• [DOCUMENT SECTION]:
━━━━━━
Obama and the Pesky Muslim Rumors

http://www.jacksonville.com/tu-online/stories/062608/opl_295470633.shtml

Smear: Barack Obama is a Muslim.

Sen. Obama in his justifiable quest to correct the record, so unfairly distorted by viral emails and insidious propaganda, has launched a website titled 'Fight the Smears.' He is well within his rights to vehemently deny that he is a Muslim, when in reality he has always been a Christian.

But is it acceptable to insinuate that being Muslim is a 'smear'? That is a question Muslims, many of whom are Obamaniacs, are asking.

What if Obama was a Muslim? Would it make his message less hopeful? Will it make his personality less charming? Will it make his candidacy less viable?

A recently released report by the Pew Forum on Religion and Public Life, titled 'U.S. Religious Landscape Survey,' shows 70 percent of Americans affiliated with a religion or denomination said they agreed that 'many religions can lead to eternal life'- a sign of progression towards a more inclusive and pluralistic society. And yet despite this progress, a Presidential candidate is being forced to go to unprecedented lengths to counter smears.
━━━━━━
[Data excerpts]

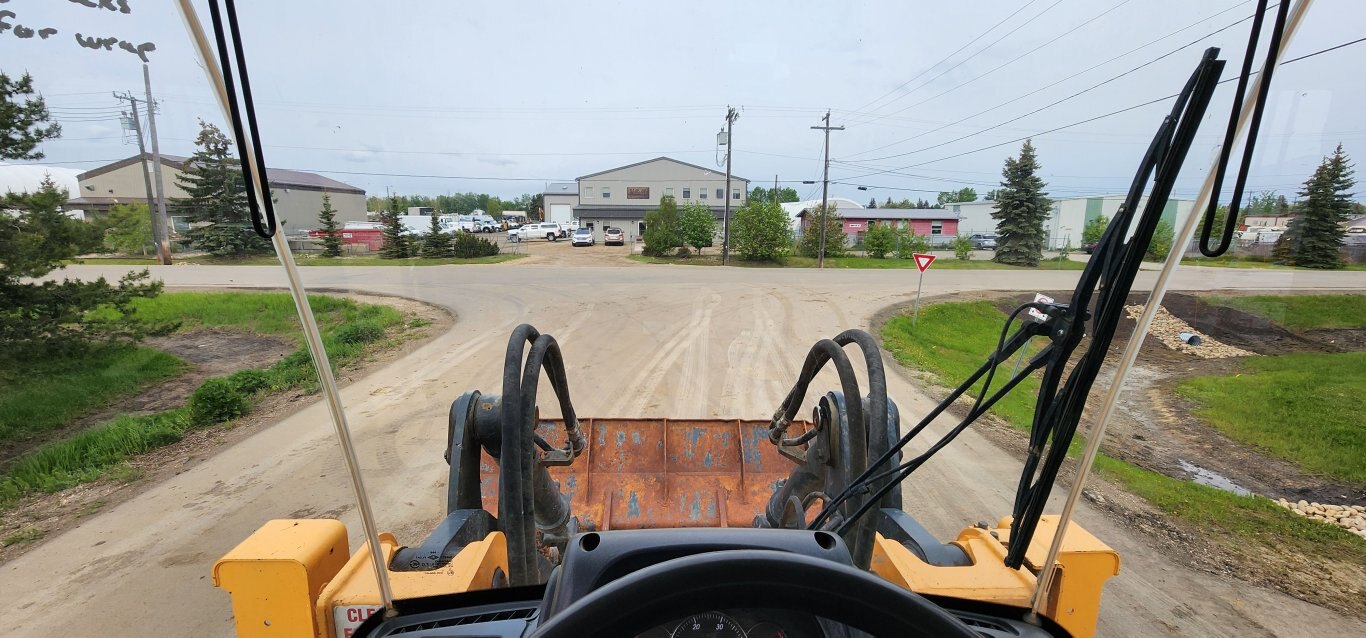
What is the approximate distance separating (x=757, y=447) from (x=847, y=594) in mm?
3177

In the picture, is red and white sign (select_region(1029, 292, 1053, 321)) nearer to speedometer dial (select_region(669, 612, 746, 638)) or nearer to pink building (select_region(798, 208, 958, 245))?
speedometer dial (select_region(669, 612, 746, 638))

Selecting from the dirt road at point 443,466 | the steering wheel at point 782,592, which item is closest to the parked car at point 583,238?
the dirt road at point 443,466

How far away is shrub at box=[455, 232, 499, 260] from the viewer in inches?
653

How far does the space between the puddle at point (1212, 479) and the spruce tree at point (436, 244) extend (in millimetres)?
10397

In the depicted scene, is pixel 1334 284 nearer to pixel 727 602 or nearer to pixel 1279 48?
pixel 1279 48

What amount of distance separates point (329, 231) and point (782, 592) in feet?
12.5

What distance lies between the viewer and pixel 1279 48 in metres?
0.89

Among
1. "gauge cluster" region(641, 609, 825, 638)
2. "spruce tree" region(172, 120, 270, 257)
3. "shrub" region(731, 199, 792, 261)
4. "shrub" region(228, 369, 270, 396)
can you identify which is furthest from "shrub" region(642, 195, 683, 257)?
"gauge cluster" region(641, 609, 825, 638)

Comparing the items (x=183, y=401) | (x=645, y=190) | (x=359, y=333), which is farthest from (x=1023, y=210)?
(x=645, y=190)

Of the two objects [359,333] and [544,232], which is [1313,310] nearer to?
[359,333]

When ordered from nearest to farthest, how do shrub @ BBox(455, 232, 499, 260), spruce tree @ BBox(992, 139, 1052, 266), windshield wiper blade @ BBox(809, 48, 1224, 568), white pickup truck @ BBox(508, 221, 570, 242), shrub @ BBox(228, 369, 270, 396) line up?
windshield wiper blade @ BBox(809, 48, 1224, 568), spruce tree @ BBox(992, 139, 1052, 266), shrub @ BBox(228, 369, 270, 396), shrub @ BBox(455, 232, 499, 260), white pickup truck @ BBox(508, 221, 570, 242)

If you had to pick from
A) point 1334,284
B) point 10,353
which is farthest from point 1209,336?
point 10,353

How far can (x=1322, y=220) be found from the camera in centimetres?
664

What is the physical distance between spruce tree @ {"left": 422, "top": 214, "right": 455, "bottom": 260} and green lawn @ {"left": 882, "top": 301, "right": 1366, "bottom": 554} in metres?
8.12
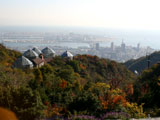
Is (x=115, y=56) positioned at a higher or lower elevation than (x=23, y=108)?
lower

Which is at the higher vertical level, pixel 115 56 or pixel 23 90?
pixel 23 90

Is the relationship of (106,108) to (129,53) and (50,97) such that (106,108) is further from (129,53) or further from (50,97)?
(129,53)

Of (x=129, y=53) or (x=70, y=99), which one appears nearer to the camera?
(x=70, y=99)

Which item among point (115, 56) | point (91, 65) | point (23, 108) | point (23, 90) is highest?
point (23, 90)

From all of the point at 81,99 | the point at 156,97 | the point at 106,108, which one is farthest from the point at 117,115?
the point at 156,97

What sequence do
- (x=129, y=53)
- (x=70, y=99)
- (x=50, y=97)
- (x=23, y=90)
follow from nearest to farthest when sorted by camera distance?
(x=23, y=90), (x=70, y=99), (x=50, y=97), (x=129, y=53)

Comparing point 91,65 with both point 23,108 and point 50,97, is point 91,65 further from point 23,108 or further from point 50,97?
point 23,108

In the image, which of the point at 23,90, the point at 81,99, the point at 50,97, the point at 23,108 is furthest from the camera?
the point at 50,97

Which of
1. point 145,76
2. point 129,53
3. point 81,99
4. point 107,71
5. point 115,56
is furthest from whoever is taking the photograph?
point 129,53

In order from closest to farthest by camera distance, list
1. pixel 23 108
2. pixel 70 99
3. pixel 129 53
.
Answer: pixel 23 108 < pixel 70 99 < pixel 129 53

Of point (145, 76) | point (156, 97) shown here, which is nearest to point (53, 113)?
point (156, 97)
━━━━━━
• [TASKS AND EXERCISES]:
1 > In the article on Obama and the Muslim rumors, list every question in the paragraph that begins "What if Obama was a Muslim?"
2 > Quote the passage of the article on Obama and the Muslim rumors that starts with the words containing "But is it acceptable" and ends with "to counter smears.".
Work only from the article on Obama and the Muslim rumors, not from the records.

• [OUTPUTS BY TASK]:
1 >
- What if Obama was a Muslim?
- Would it make his message less hopeful?
- Will it make his personality less charming?
- Will it make his candidacy less viable?

2 >
But is it acceptable to insinuate that being Muslim is a 'smear'? That is a question Muslims, many of whom are Obamaniacs, are asking.

What if Obama was a Muslim? Would it make his message less hopeful? Will it make his personality less charming? Will it make his candidacy less viable?

A recently released report by the Pew Forum on Religion and Public Life, titled 'U.S. Religious Landscape Survey,' shows 70 percent of Americans affiliated with a religion or denomination said they agreed that 'many religions can lead to eternal life'- a sign of progression towards a more inclusive and pluralistic society. And yet despite this progress, a Presidential candidate is being forced to go to unprecedented lengths to counter smears.